Je pense que le "professionnel" n'est pas bien sérieux. Mon MBP 17" date de *fin 2007 *et je tourne sans problème avec El Capitan (bon quelques problèmes d'affichages maintenant résolus et mon imprimante qui n'imprime pas - à résoudre) qui va à toute allure. L'ouverture et l'extinction sont bien plus rapides que sous Mavericks ainsi que l'ouverture des applis. Il est vrai que j'ai installé un SSD Crucial et passé la RAM à 6 Go CE QUI EST TOUT À FAIT POSSIBLE contrairement à ce que dit Apple. Même le trimming fonctionne avec Trim Enabler. 

Votre MPB est bien plus récent je ne peux que vous conseiller de faire ces modifications très efficaces.

Consigne écrite 1:
D'après le message sur le MacBook Pro, à combien de Go la RAM a-t-elle été portée ?
Consigne écrite 2:
Reprenez le message sur le MacBook Pro à la suite de sa dernière phrase.
Le listing n'est pas utile ici.

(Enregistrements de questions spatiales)
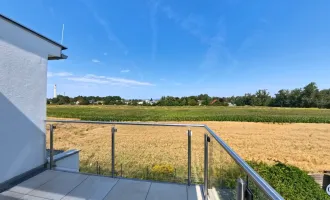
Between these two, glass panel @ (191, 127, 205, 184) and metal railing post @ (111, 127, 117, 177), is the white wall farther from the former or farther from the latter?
glass panel @ (191, 127, 205, 184)

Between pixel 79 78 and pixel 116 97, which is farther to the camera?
pixel 116 97

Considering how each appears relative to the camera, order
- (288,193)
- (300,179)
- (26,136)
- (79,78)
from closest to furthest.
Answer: (26,136)
(288,193)
(300,179)
(79,78)

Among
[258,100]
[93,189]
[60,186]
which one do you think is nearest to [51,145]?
[60,186]

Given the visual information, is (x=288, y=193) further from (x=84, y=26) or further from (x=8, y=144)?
(x=84, y=26)

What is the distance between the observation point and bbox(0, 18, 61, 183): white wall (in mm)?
2316

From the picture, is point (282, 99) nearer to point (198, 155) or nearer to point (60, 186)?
point (198, 155)

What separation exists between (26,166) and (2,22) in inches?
73.4

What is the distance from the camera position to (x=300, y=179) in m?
4.52

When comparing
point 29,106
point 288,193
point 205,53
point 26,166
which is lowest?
point 288,193

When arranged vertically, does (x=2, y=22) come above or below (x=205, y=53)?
below

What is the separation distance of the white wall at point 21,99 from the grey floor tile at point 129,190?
1320 millimetres

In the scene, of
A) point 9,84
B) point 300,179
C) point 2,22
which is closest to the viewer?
point 2,22

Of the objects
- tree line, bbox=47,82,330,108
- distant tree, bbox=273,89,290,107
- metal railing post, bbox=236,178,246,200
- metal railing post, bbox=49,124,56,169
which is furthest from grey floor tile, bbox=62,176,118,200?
distant tree, bbox=273,89,290,107

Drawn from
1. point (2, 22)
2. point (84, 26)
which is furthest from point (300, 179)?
point (84, 26)
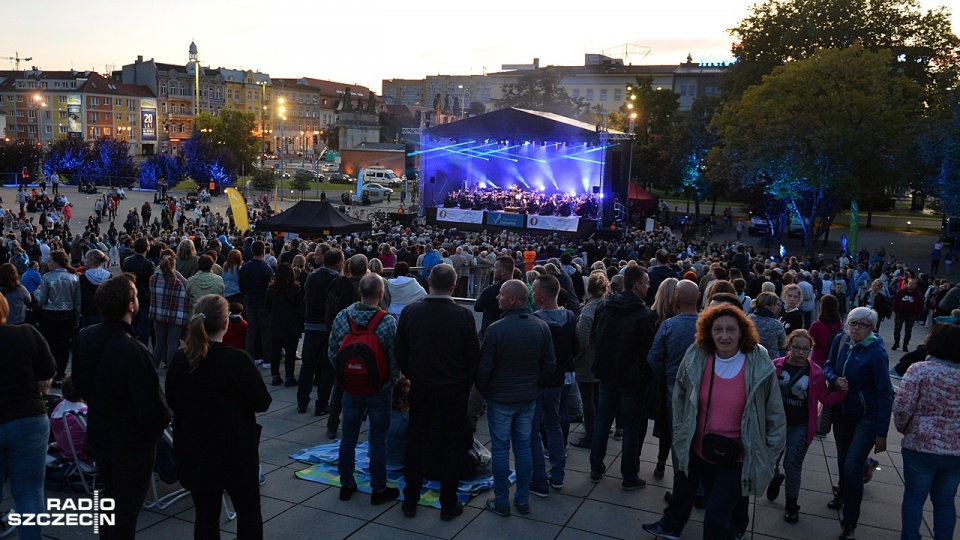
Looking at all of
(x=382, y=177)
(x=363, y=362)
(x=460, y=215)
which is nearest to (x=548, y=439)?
(x=363, y=362)

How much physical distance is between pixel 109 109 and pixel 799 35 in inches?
3100

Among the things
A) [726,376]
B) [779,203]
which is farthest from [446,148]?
[726,376]

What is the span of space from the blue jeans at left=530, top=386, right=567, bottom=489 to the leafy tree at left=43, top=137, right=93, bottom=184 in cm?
5460

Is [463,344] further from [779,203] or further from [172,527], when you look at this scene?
[779,203]

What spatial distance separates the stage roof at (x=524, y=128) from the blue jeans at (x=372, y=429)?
2429 cm

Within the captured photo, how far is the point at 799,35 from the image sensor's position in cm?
3681

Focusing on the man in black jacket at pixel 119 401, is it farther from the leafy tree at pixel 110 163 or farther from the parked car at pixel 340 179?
the parked car at pixel 340 179

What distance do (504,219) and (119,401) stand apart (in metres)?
25.9

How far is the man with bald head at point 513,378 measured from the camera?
4.64m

Réponse 1:
À 6 Go.

Réponse 2:
----------



## Deleted member 1099514 (20 Novembre 2015)

Surtout pas Trim Enabler avec El Capitan.
Il suffit d'une commande dans le terminal.
Dans Trim Enabler, tu mets Trim à off, tu le désinstalles (Trim Enabler) puis tu ouvres un terminal et tu tapes la commande :

*sudo trimforce enable
*
Ton mot de passe te sera demandé, tu le rentres mais il ne s'affiche pas (rien ne se passe à l'écran). Tu valides par la touche "Entrée" et tu réponds aux questions par Y(es) 
Ton mac va rebooter et tu pourras vérifier que Trim est actif :
Menu /A propos de ce Mac/Rapport Système/Matériel/SATA/SATA Express et là tu sélectionnes ton SSD et tu verras que "Prise en charge de Trim" est à oui.


----------



## patple (20 Novembre 2015)

Merci, je vais faire ça. Mais pourquoi Trim Enabler est à ne pas utiliser avec El Capitan? Je fais la manip dès que je peux et je reviens.


----------



## Deleted member 1099514 (20 Novembre 2015)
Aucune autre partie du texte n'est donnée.